··· Selected text

The complaint also alleges that "at all times herein mentioned, each of the defendants sued herein was the agent and employee of each of the remaining defendants and was at all times acting within the purpose and scope of such agency and employment." The Supreme Court has described such allegations as "egregious examples of generic boilerplate." (Moore v. Regents of University of California (1990) 51 Cal.3d 120, 134, fn. 12.) Where, as here, a complaint "does not allege [that] any conduct on [the defendant's] part caused any harm, loss or damage on the plaintiff['s] part," the addition of such boilerplate agency allegations "do not result in the complaint['s] stating a cause of action against" the defendant. (Falahati v. Kondo (2005) 127 Cal.App.4th 823, 829.)

In sum, the complaint fails to state a cause of action against the City.

4. Leave to Amend

Boyd's appellate briefs do not address whether the trial court abused its discretion by granting the City's motion without providing him leave to amend. Based on our review of the complaint, the proposed first amended complaint, and Boyd's appellate briefs, we find no reasonable probability that Boyd could amend his complaint to state a viable cause of action against the City. Therefore, we conclude the trial court did not abuse its discretion in not granting leave to amend.

······
··· Provided material

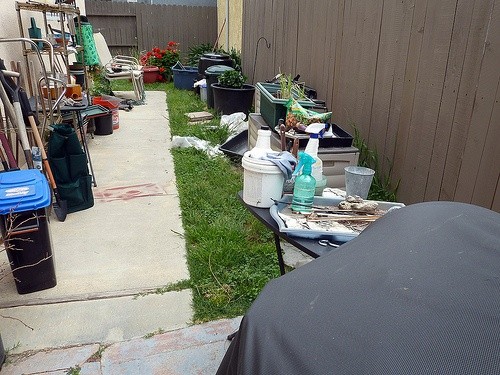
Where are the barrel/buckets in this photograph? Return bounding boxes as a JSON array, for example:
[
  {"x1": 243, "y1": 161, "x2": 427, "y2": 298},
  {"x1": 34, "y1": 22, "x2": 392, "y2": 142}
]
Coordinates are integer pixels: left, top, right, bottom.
[
  {"x1": 344, "y1": 166, "x2": 375, "y2": 200},
  {"x1": 90, "y1": 96, "x2": 119, "y2": 135},
  {"x1": 171, "y1": 66, "x2": 198, "y2": 90},
  {"x1": 241, "y1": 151, "x2": 284, "y2": 208}
]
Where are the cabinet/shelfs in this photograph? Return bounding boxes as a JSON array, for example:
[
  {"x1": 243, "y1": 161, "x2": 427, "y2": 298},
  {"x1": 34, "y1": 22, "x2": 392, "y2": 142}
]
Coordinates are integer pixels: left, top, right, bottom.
[{"x1": 15, "y1": 1, "x2": 95, "y2": 139}]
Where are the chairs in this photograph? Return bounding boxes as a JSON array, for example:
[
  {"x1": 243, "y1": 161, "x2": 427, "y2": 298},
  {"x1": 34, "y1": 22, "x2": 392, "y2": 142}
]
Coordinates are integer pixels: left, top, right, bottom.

······

▶ [Problems]:
A - Answer these questions from the excerpt on the complaint against the City:
(i) In which case did the Supreme Court call agency allegations "egregious examples of generic boilerplate"?
(ii) What does the complaint fail to do, in sum?
(iii) Which three documents did the court review before finding no reasonable probability that Boyd could amend his complaint?
B - Transcribe the lines of the listing word for word, starting with the line that contains "Where are the chairs" and continuing through the last line of the listing.

▶ [Task results]:
A -
(i) Moore v. Regents of University of California (1990) 51 Cal.3d 120
(ii) It fails to state a cause of action against the City.
(iii) The complaint, the proposed first amended complaint, and Boyd's appellate briefs

B -
Where are the chairs in this photograph? Return bounding boxes as a JSON array, for example:
[
  {"x1": 243, "y1": 161, "x2": 427, "y2": 298},
  {"x1": 34, "y1": 22, "x2": 392, "y2": 142}
]
Coordinates are integer pixels: left, top, right, bottom.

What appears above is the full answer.